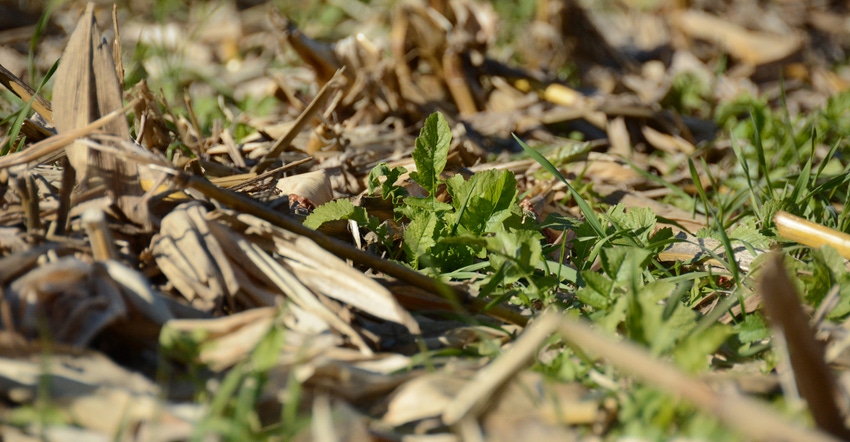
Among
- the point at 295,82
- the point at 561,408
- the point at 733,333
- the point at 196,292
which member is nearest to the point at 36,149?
the point at 196,292

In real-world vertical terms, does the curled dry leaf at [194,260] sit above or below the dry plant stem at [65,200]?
below

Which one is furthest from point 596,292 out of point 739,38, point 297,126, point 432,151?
point 739,38

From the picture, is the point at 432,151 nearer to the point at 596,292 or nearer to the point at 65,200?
the point at 596,292

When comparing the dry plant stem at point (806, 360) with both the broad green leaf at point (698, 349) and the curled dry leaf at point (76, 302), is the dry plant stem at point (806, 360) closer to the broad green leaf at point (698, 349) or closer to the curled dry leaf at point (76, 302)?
the broad green leaf at point (698, 349)

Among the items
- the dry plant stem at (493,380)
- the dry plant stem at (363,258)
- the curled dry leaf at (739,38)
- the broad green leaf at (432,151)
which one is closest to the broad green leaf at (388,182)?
the broad green leaf at (432,151)

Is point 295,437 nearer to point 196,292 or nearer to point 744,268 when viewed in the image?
point 196,292

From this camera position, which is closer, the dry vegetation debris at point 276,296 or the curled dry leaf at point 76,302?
the dry vegetation debris at point 276,296
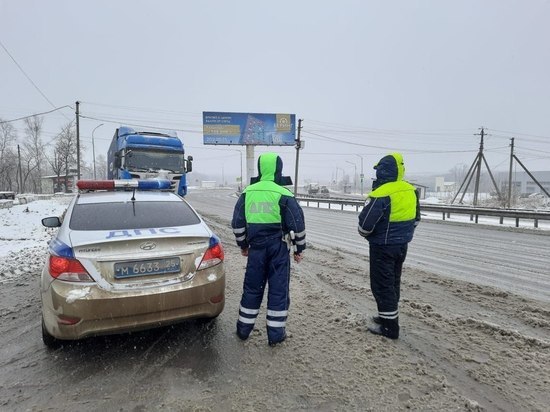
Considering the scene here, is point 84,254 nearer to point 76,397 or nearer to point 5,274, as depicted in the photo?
point 76,397

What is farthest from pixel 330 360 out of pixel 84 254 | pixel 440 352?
pixel 84 254

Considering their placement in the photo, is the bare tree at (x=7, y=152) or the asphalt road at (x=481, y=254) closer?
the asphalt road at (x=481, y=254)

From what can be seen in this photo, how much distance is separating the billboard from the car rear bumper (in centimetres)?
3026

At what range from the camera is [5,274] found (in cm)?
623

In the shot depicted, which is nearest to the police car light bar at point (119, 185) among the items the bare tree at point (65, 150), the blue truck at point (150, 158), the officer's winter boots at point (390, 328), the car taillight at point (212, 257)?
the car taillight at point (212, 257)

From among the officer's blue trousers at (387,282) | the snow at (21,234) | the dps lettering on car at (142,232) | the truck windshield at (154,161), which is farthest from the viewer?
the truck windshield at (154,161)

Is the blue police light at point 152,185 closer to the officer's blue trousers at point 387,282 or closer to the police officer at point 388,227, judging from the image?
the police officer at point 388,227

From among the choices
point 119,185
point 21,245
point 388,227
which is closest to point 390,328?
point 388,227

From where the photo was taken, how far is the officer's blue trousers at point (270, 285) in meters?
3.60

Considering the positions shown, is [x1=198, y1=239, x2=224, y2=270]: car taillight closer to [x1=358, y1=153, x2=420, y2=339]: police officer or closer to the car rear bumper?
the car rear bumper

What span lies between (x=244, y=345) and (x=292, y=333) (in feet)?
1.82

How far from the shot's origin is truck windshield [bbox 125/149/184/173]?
1523 centimetres

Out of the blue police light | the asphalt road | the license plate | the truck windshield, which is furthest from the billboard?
the license plate

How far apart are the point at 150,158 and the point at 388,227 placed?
13.8 metres
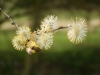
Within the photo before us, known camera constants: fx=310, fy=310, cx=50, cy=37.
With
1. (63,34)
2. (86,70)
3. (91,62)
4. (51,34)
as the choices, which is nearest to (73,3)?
(86,70)

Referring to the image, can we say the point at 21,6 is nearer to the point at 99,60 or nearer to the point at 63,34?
the point at 99,60

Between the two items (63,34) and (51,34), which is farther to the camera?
(63,34)

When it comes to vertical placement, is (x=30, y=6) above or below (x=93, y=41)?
below

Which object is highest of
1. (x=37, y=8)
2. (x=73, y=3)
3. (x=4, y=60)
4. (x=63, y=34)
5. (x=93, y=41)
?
(x=63, y=34)

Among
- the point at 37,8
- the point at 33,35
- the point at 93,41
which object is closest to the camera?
the point at 33,35

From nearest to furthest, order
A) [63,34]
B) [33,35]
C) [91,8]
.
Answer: [33,35], [91,8], [63,34]

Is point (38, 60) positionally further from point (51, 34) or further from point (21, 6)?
point (51, 34)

Problem description - Give all the lines above again, character for character, without pictures.

Answer to this problem -
Among
- the point at 295,82
- the point at 561,408
- the point at 733,333
- the point at 196,292
which member is nearest to the point at 36,149?
the point at 196,292

In real-world vertical terms, does the curled dry leaf at [194,260] sit above or below the dry plant stem at [65,200]?
below

Which one is furthest from point 596,292 out of point 739,38, point 297,126, point 432,151?
point 739,38

From the picture, is the point at 432,151 nearer to the point at 596,292 or nearer to the point at 65,200?
the point at 596,292

When comparing the dry plant stem at point (806, 360) with both the broad green leaf at point (698, 349) and the curled dry leaf at point (76, 302), is the dry plant stem at point (806, 360) closer to the broad green leaf at point (698, 349) or closer to the curled dry leaf at point (76, 302)?
the broad green leaf at point (698, 349)

Among the items
- the dry plant stem at (493,380)
- the dry plant stem at (363,258)
- the curled dry leaf at (739,38)
- the broad green leaf at (432,151)
which one is closest to the broad green leaf at (388,182)?
the broad green leaf at (432,151)

Is point 295,437 nearer to point 196,292 or nearer to point 744,268 when viewed in the image?
point 196,292

From this camera position, which is closer, the dry vegetation debris at point 276,296 or the curled dry leaf at point 76,302?
the dry vegetation debris at point 276,296
Considering the scene here, is point 84,254 nearer to point 76,397 or nearer to point 5,274, as depicted in the photo?
point 76,397

What is farthest from pixel 330 360 out of pixel 84 254 | pixel 440 352?
pixel 84 254

Considering their placement in the photo, is the bare tree at (x=7, y=152) or the asphalt road at (x=481, y=254) closer?
the asphalt road at (x=481, y=254)

From what can be seen in this photo, how much distance is separating the billboard from the car rear bumper (in centimetres)?
3026

At what range from the camera is [5,274] found (in cm)?
623

In the shot depicted, which is nearest to the police car light bar at point (119, 185) among the items the bare tree at point (65, 150), the blue truck at point (150, 158), the officer's winter boots at point (390, 328), the car taillight at point (212, 257)?
the car taillight at point (212, 257)

From among the officer's blue trousers at (387,282) | the snow at (21,234) | the dps lettering on car at (142,232) | the truck windshield at (154,161), which is farthest from the viewer?
the truck windshield at (154,161)

Is the blue police light at point 152,185 closer to the officer's blue trousers at point 387,282 or closer to the police officer at point 388,227, judging from the image?
the police officer at point 388,227

From among the choices
point 119,185
point 21,245
point 388,227
which is closest to point 390,328?
point 388,227

From where the photo was taken, how far is the officer's blue trousers at point (270, 285) in meters?
3.60

Considering the positions shown, is [x1=198, y1=239, x2=224, y2=270]: car taillight closer to [x1=358, y1=153, x2=420, y2=339]: police officer or closer to the car rear bumper?
the car rear bumper

What span lies between (x=244, y=345) and (x=292, y=333) (in feet)?
1.82

How far from the shot's origin is truck windshield [bbox 125/149/184/173]?
1523 centimetres

Out of the blue police light | the asphalt road | the license plate | the truck windshield, which is furthest from the billboard?
the license plate

How far apart are the point at 150,158 and the point at 388,227 placed?
13.8 metres
Within the photo before us, known camera constants: fx=310, fy=310, cx=50, cy=37.
With
1. (63,34)
2. (86,70)
3. (91,62)
4. (51,34)
as the choices, which is nearest to (73,3)?
(86,70)

Referring to the image, can we say the point at 21,6 is nearer to the point at 99,60 or nearer to the point at 63,34?
the point at 99,60

Between the two items (63,34) and (51,34), which is farther to the camera?
(63,34)

When it comes to vertical placement, is (x=30, y=6) above or below (x=93, y=41)?
below

Which object is highest of
1. (x=37, y=8)
2. (x=73, y=3)
3. (x=4, y=60)
4. (x=63, y=34)
5. (x=93, y=41)
?
(x=63, y=34)

Among
- the point at 37,8
- the point at 33,35
- the point at 93,41
which object is closest to the camera?
the point at 33,35

From nearest to furthest, order
A) [63,34]
B) [33,35]
C) [91,8]
.
Answer: [33,35], [91,8], [63,34]

Is point (38, 60) positionally further from point (51, 34) or further from point (21, 6)?
point (51, 34)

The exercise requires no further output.